Assistant U.S. Attorney Steven Lapham said the prosecution and Anderson, 61, of Sausalito, agreed to a 15-year, eight-month prison term. Sentencing is scheduled for Jan. 26.
The U.S. Attorney's Office also agreed to cap at $200 million the value of the 6 million bottles lost when the Wines Central warehouse burned on Oct. 12, 2005.
Lapham said the value of the wine lost in the fire was probably "way beyond that" but it would be difficult to determine.
"This was just a devastating loss not just to his clients but to the wine industry in general," Lapham said.
Anderson was indicted March 15, 2007, for arson, mail fraud, tax evasion use of a fictitious name and interstate transportation of fraudulently obtained property.
His attorney Mark Reichel said this afternoon Anderson faced life in prison if he were convicted of all 19 charges after a trial.
Lapham said the maximum sentence according to sentencing statutes for all 19 counts is between 150 and 200 years in prison but Anderson would likely have received 24 to 27 years in prison if convicted at trial.
Reichel said Anderson agreed to the plea agreement in hopes of having some years of his life left to enjoy when he is released from prison.
Prosecutors said Anderson rented space in the Wines Central warehouse on Mare Island to store expensive wines for his clients, including wine collectors, for a monthly fee.

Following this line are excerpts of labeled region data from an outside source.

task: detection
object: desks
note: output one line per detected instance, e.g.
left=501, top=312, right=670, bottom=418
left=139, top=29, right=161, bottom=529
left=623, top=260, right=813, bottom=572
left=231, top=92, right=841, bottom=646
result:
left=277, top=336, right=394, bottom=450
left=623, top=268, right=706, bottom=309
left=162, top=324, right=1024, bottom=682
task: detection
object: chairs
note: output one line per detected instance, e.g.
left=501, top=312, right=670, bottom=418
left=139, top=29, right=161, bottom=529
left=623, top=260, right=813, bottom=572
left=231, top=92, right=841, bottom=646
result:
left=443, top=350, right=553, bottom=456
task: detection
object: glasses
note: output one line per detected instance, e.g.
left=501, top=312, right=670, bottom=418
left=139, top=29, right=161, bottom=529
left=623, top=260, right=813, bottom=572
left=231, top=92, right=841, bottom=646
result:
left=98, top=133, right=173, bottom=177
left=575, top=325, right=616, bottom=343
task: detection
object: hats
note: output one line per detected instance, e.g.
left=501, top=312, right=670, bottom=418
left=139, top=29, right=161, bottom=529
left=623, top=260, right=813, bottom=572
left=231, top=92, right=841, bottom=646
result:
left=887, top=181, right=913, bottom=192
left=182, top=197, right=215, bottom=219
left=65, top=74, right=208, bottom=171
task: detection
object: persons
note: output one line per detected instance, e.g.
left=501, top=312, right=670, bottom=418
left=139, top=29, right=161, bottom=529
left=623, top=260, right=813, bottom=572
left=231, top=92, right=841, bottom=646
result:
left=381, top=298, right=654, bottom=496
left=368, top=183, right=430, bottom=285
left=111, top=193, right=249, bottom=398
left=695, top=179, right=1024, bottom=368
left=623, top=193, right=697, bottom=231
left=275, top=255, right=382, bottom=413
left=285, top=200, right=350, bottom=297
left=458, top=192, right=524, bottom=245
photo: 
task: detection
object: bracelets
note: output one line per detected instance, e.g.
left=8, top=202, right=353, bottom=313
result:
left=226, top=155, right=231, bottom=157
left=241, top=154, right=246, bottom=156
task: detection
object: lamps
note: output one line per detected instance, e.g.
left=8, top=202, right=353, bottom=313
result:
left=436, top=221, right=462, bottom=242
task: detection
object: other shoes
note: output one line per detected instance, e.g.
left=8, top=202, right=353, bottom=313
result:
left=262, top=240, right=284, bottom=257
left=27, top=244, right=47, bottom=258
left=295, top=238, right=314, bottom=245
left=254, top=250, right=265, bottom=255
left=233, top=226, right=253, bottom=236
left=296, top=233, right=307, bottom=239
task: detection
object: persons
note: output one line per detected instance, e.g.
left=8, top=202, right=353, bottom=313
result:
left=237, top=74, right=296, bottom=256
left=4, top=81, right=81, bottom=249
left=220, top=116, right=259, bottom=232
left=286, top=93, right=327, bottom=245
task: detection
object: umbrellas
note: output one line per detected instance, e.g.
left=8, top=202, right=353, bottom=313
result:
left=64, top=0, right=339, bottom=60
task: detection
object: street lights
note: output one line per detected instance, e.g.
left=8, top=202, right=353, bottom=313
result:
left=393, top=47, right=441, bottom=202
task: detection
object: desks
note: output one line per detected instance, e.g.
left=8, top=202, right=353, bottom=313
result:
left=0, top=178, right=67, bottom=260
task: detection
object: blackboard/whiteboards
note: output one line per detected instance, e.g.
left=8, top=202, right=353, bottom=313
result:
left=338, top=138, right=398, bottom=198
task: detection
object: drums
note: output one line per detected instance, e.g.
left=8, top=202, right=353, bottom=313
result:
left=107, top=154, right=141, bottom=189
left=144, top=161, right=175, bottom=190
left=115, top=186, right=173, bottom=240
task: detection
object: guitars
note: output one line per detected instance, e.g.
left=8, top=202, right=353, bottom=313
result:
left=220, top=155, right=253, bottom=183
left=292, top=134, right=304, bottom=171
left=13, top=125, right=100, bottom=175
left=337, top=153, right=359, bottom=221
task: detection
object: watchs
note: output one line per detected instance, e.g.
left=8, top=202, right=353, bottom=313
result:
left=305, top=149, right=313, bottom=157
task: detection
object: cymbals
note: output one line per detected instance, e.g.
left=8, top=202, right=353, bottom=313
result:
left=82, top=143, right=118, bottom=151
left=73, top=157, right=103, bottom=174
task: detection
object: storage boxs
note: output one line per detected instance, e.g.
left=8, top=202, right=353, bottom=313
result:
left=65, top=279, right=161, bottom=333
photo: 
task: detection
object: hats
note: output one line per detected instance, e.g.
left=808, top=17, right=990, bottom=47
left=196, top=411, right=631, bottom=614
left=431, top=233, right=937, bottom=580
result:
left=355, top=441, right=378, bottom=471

Instead of storing the wine, Anderson tried to sell it without his clients' permission for his personal gain, prosecutors said. To conceal what he had done, the prosecution alleged, Anderson started the fire at the 240,000-square-foot warehouse.
The fire started in an area of the warehouse where Anderson stored the wine and he was present around the time the fire started, according to the U.S. Attorney's Office.
The indictment also alleges Anderson failed to pay $290,623 in federal income tax between 2001 and 2004 when he earned $808,952.